Ce détail m’ouvrit la voie malgré tout. Dates, occupation du père, genre d’activité exercée, J’avais quelques pièces du puzzle. Fallait trouver les autres. Finalement en causant avec des gens qui connaissaient bien le milieu et son histoire, en identifiant les entreprises semblables à celle du père de la mère et leur localisation, j’ai pu cerner une entreprise, un chef d’entreprise, retracer sa famille et établir qu’il avait une fille dont l’âge correspondrait à celui de la mère biologique recherchée. Une femme du même nom habitait encore à l’endroit mentionné dans le dossier d’adoption.

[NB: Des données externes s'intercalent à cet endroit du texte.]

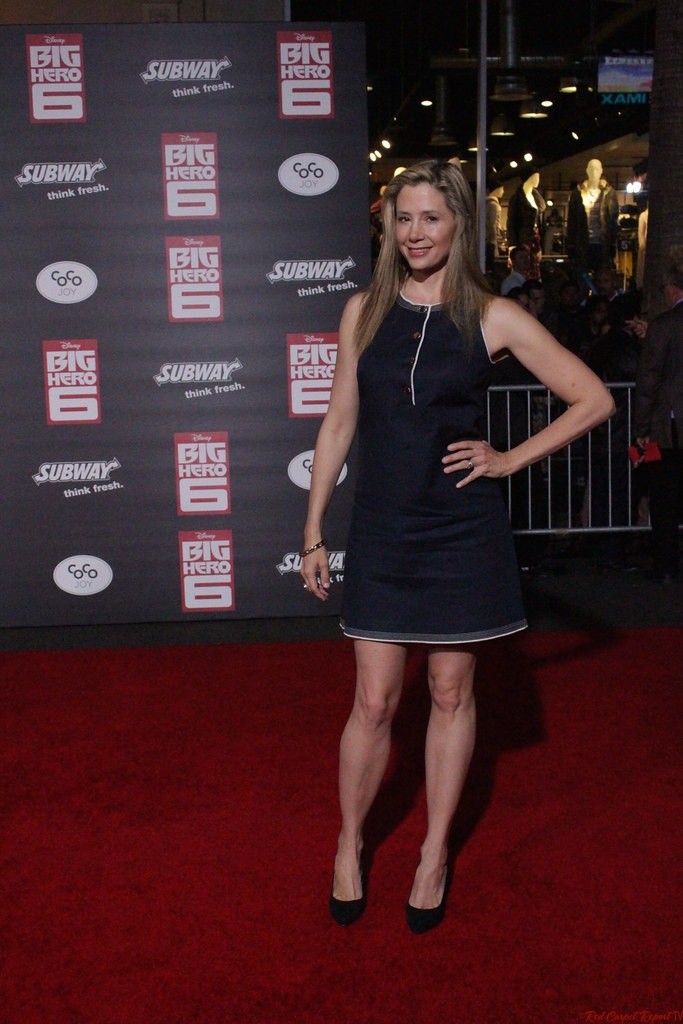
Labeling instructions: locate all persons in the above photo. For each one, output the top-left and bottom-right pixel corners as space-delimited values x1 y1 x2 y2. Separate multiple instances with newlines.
299 160 615 934
624 262 683 578
370 186 388 241
485 177 505 256
485 242 642 578
505 166 546 280
567 157 619 297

La partie délicate commençait : la prise de contact. Après réflexion et consultation de mes collègues, j’ai opté pour une lettre enregistrée, ou recommandée comme on dit maintenant, avec reçu de réception. La lettre n’est jamais revenue et le reçu m’a été remis. J’avais vu juste…mais, manifestement, la personne ne consentait pas à la divulgation car elle ne répondit pas à mon appel.
J’ai dû avouer à la jeune fille en larme que le secret devait être maintenu.